Please fill out the fields below so we can help you better. Note: you must provide your domain name to get help. Domain names for issued certificates are all made public in Certificate Transparency logs (e.g. https://crt.sh/?q=example.com), so withholding your domain name here does not increase secrecy, but only makes it harder for us to provide help.
My domain is: Private Subdomain (internal.company.com)
I ran this command: wacs.exe --renew --baseuri “https://acme-v02.api.letsencrypt.org/”
It produced this output:
[INFO] A simple Windows ACMEv2 client (WACS)
[INFO] Software version 188.8.131.524 (RELEASE)
[INFO] IIS version 10.0
[INFO] Scheduled task looks healthy
[INFO] Please report issues at https://github.com/PKISharp/win-acme
[INFO] Renewing certificate for [IISBinding] internal.company.com
[INFO] Authorize identifier: internal.company.com
[INFO] Authorizing internal.company.com using http-01 validation (SelfHosting)

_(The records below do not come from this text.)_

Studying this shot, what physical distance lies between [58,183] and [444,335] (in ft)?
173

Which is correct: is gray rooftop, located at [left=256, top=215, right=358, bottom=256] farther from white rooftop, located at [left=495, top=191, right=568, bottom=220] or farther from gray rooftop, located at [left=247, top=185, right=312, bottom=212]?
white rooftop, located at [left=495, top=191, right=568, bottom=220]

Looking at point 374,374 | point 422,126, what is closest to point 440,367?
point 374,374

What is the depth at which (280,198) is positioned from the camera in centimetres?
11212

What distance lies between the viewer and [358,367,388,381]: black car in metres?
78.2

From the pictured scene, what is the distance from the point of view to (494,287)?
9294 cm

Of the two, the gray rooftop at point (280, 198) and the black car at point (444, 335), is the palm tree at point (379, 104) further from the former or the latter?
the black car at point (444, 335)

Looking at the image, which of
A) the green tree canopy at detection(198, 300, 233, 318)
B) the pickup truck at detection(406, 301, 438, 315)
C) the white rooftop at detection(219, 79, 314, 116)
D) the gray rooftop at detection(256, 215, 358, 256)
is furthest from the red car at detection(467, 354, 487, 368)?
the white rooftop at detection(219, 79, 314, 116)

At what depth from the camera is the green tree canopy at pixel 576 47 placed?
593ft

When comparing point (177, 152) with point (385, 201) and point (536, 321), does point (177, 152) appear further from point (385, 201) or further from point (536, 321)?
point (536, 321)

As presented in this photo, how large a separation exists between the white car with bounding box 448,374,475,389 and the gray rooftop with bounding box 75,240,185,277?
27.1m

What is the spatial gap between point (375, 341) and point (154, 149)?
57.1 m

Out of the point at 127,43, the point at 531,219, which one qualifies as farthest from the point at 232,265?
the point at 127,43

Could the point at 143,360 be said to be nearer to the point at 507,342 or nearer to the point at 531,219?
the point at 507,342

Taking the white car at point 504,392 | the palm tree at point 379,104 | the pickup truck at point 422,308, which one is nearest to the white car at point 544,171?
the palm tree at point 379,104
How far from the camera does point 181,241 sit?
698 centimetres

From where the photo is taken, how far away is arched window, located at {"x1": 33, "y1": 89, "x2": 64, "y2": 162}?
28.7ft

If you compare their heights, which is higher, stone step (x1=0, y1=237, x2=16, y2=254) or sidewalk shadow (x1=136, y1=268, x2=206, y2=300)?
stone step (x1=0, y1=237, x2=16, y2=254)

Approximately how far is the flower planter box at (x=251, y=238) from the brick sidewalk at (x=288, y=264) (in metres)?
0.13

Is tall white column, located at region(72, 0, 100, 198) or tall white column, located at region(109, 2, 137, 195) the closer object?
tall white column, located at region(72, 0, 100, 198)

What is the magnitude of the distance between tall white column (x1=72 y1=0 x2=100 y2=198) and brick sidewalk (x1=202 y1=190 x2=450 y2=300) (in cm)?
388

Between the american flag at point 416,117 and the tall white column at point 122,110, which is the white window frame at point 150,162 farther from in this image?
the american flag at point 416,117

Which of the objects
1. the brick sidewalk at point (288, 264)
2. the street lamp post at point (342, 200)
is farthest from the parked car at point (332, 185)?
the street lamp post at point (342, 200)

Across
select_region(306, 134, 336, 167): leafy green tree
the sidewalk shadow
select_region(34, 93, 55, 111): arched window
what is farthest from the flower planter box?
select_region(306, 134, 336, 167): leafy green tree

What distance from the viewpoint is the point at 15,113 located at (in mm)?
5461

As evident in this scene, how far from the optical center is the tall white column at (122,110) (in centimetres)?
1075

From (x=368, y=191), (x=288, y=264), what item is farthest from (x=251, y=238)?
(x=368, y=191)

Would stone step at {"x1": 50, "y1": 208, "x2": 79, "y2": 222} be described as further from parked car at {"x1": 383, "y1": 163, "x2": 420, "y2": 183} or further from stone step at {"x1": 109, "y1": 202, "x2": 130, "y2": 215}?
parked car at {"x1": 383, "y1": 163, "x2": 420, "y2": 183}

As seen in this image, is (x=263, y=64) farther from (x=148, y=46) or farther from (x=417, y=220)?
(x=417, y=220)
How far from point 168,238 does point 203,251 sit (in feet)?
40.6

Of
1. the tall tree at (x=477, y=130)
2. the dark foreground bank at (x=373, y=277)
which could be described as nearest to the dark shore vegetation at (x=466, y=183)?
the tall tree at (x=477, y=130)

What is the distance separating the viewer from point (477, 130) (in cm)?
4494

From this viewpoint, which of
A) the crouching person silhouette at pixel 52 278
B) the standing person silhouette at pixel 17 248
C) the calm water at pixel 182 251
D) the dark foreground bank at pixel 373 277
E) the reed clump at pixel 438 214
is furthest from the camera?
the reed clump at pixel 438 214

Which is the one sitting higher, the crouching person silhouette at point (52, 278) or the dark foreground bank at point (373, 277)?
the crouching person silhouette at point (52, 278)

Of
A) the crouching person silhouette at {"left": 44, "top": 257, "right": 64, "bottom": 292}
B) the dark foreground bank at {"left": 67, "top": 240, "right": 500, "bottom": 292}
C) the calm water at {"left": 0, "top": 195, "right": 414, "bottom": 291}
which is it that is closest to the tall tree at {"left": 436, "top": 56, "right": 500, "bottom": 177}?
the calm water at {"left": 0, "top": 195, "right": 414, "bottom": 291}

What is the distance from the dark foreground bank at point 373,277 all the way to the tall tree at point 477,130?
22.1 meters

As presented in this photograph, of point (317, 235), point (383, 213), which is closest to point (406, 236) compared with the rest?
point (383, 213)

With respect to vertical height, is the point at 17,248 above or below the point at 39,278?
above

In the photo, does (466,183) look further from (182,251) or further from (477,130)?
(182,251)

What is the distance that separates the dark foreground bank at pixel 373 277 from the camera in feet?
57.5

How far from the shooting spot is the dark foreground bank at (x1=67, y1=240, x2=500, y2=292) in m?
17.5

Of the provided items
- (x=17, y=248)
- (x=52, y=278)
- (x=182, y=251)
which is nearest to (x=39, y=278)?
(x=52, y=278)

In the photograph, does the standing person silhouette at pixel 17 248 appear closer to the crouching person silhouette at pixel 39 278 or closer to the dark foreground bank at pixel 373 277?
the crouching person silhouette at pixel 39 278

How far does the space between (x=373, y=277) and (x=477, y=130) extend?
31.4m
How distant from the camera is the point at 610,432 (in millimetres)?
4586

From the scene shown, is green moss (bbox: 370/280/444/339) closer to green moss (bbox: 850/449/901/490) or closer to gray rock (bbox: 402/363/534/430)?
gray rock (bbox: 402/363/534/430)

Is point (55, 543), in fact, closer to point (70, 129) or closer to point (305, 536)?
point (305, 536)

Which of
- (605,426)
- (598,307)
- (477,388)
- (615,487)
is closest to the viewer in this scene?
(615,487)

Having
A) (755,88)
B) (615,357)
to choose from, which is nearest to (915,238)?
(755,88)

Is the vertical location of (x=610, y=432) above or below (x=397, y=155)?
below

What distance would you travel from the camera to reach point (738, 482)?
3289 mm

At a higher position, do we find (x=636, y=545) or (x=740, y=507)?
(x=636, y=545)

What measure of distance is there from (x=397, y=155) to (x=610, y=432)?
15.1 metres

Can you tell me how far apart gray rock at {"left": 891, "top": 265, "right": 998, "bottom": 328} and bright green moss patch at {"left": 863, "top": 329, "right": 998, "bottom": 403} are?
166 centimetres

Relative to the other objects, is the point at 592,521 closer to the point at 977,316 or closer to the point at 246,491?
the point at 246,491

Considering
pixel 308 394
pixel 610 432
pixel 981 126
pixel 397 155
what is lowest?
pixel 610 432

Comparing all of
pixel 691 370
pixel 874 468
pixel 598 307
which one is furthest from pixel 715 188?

“detail”: “No valid IP addresses found for internal.company.com”,
[EROR] Authorization result: invalid
[EROR] Renewal for [IISBinding] internal.company.com failed, will retry on next run
My web server is (include version): IIS 10
The operating system my web server runs on is (include version): Windows Server 2016
My hosting provider, if applicable, is: NA
I can login to a root shell on my machine (yes or no, or I don’t know): Yes
I’m using a control panel to manage my site (no, or provide the name and version of the control panel): NA
The version of my client is (e.g. output of
certbot --version or
certbot-auto --version if you’re using Certbot): win-acme.v184.108.40.2064
So I am unable to auto renew using win-acme for a private subdomain certificate leveraging ACME DNS. I know it doesn’t have an external IP address as it is not supposed to be publicly available. Everything works when I create the certificate and use DNS challenge leveraging ACME DNS. This issue becomes when the scheduled task runs to auto renew and it seems to be using the http-01 validation method instead of dns-01.
Is there a way to write the command to enforce dns-01 validation instead of http-01? Is there something I’m missing or is this not even possible to auto renew a certificate leveraging Windows ACMEv2 client and ACME DNS without publishing an external IP address?
Any insight or help is very much appreciated.